1752. Hill, Hist. Anim., 421. We have the wild goose flying over our heads, in the fens of Lincolnshire, in vast flocks.
1845. Whittier, The Lumbermen, ii.
Oer us, to the southland heading, | |
Screams the gray wild-goose; | |
On the night-frost sounds the treading | |
Of the brindled moose. |
2. fig. a. Used of or in reference to a flighty or foolish person: cf. GOOSE sb. 1 f. b. Eng. Hist. (pl.) A nickname for the Irish Jacobites who went over to the Continent on the abdication of James II. and later.
1592. [see WILD GOOSE CHASE 2].
1843. M. J. Barry, in Spirit of the Nation (Dublin, 1845), 230. The wild geesethe wild geese,tis long since they flew, Oer the billowy oceans bright bosom of blue. Ibid. (1845), 231, note. The recruits for the Irish Brigade were entered on the ships books as wild geese.
1845. M. OConor, Milit. Hist. Irish Nation, 367, note. Clare, it may be added, was a great recruiting county for the Brigade. On its stern coast the French used to land smuggled claret, brandy, &c., and take away wool, and, what was more precious, Wild Geese, for such was the name usually given to the recruits for The bold Brigade.
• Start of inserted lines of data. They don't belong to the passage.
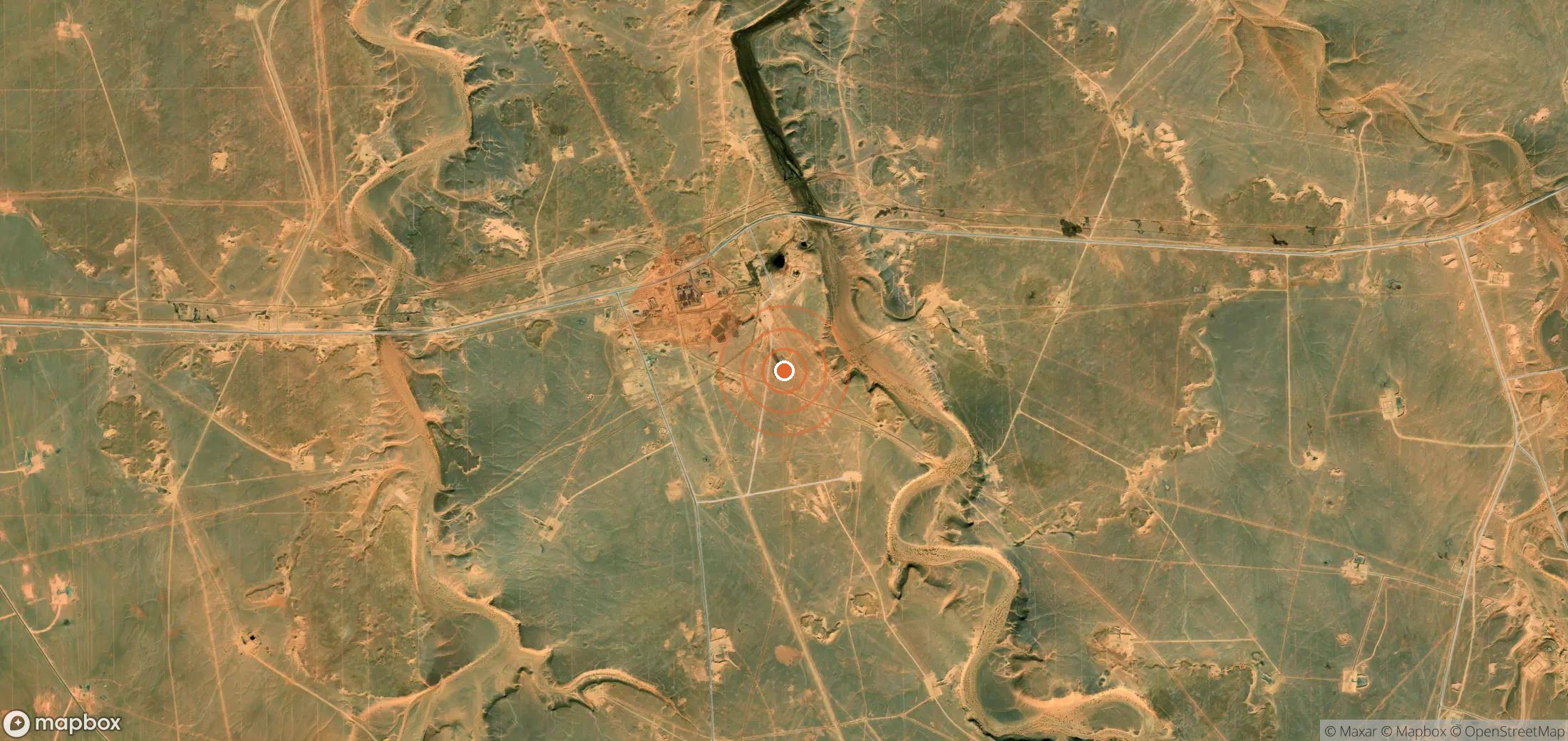 Satellite map of methane plume locations in Algeria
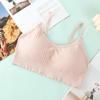 Verão cor sólida sem fio alça de menina costas bonitas lingerie estudante sem costura confortável roupa íntima para casa atacado de fábrica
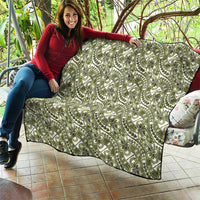Hibiscus Bloom Island Tribal Waves Quilt Olive Green Polynesian Pattern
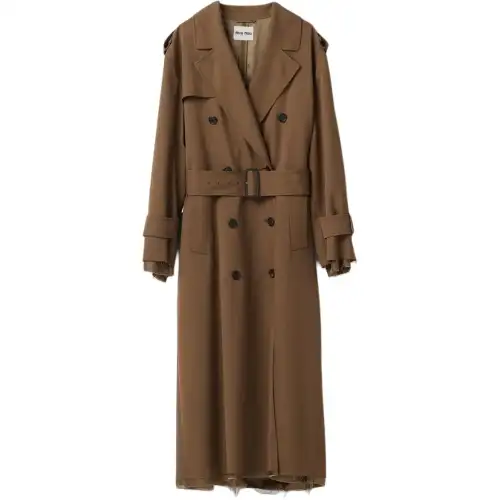 MIU MIU Raw cut Maxi Trench Coat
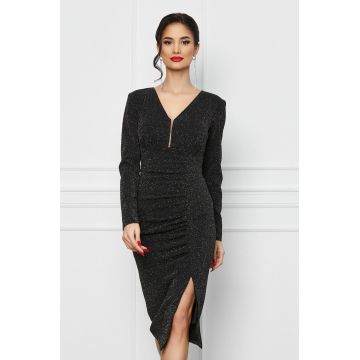 Rochie Moze neagra cu fir lurex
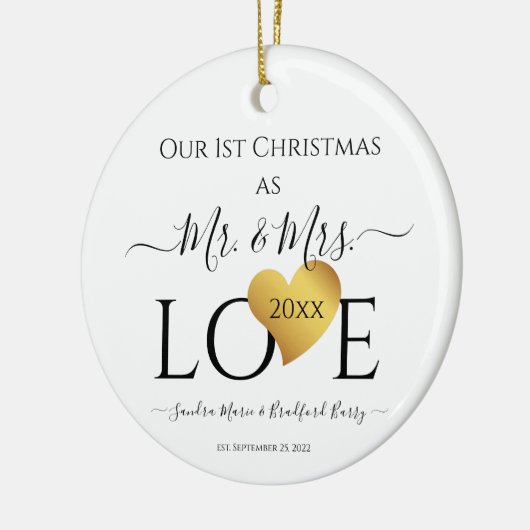 Wedding Black Gold Heart kerstnaam Mr Mrs Ce Keramisch Ornament (Links)
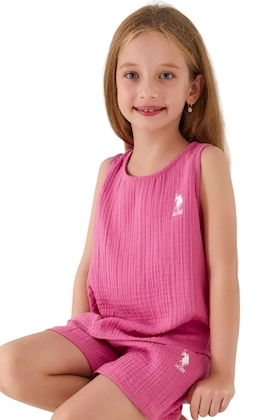 US POLO KIZ ÇOCUK GARSON ŞORTLU PİJAMA TAKIMI-Pembe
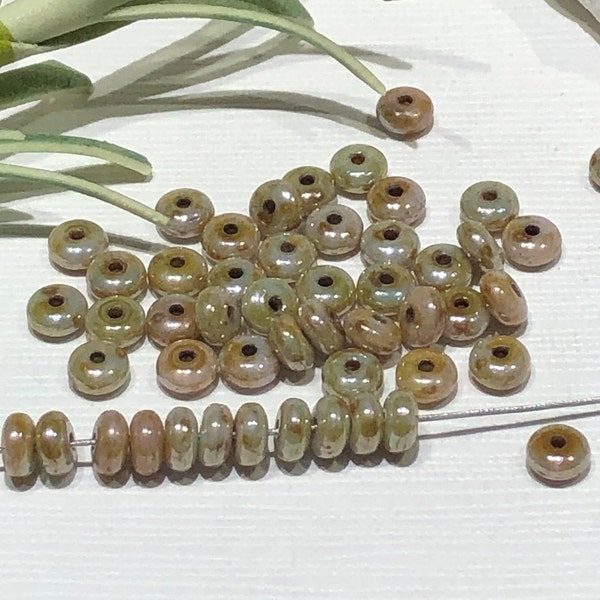 50 Pièce - 4mm Rondelle Perles de verre tchèques-Lustre opaque Vert Marron Lumi Perles-Petite Rondelle Spacer Perles-Vert Lumi-Bijoux Fabrication Fourniture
1872. Tennyson, Gareth & Lynette, 36. Thou art but a wild-goose to question it.
1881. Froude, Eng. in Irel., II. iii. I. 405. In 1715 Tens of thousands of young Irishmen were in the French service, and thousands more were continually recruited under the name of Wild Geese.
1902. in Emily Lawless, With the Wild Geese, Pref. p. viii. The Wild Geese was the name given to the exiles who, like the wild birds migrated to the Continent before and after the Battle of Aughrim, and the Surrender of Limerick in 1691.
3. attrib. a. [after WILD GOOSE CHASE 2, as apprehended in later use.] Wild, fantastic, very foolish or risky.
1770. Cumberland, West Indian, II. xi. To fit him out upon come wild-goose expedition to the coast of Africa.
1781. Cowper, Anti-Thelyphthora, 53. She tutord some in Dædaluss art, And promisd they would act his wildgoose part.
1833. T. Hook, Parsons Dau., III. vi. All mad, wild-goose nonsense, said MacGopus.
1841. Dickens, Barn. Rudge, iv. Hell have gone away upon some wild-goose errand, seeking his fortune.
b. Wild-goose plum, rye, names for N. American varieties of those plants raised from seeds found in the crops of wild geese; wild-goose race = next.
1909. Month, Dec., 599. A well-known American plum is called the *wild-goose plum, because a plum-stone from which the whole race has been raised was found in the stomach of such a bird.
1594. Willobie, Avisa (1880), 83. As weary of this *wild-goose race That led askance, I know not where.
1624. Gataker, Transubst., 145. As one running the wild goose race, he windeth backe to a passage in the former argument.
1884. Lisbon (Dakota) Star, 15 Aug. The introduction of *wild goose rye into Dakota.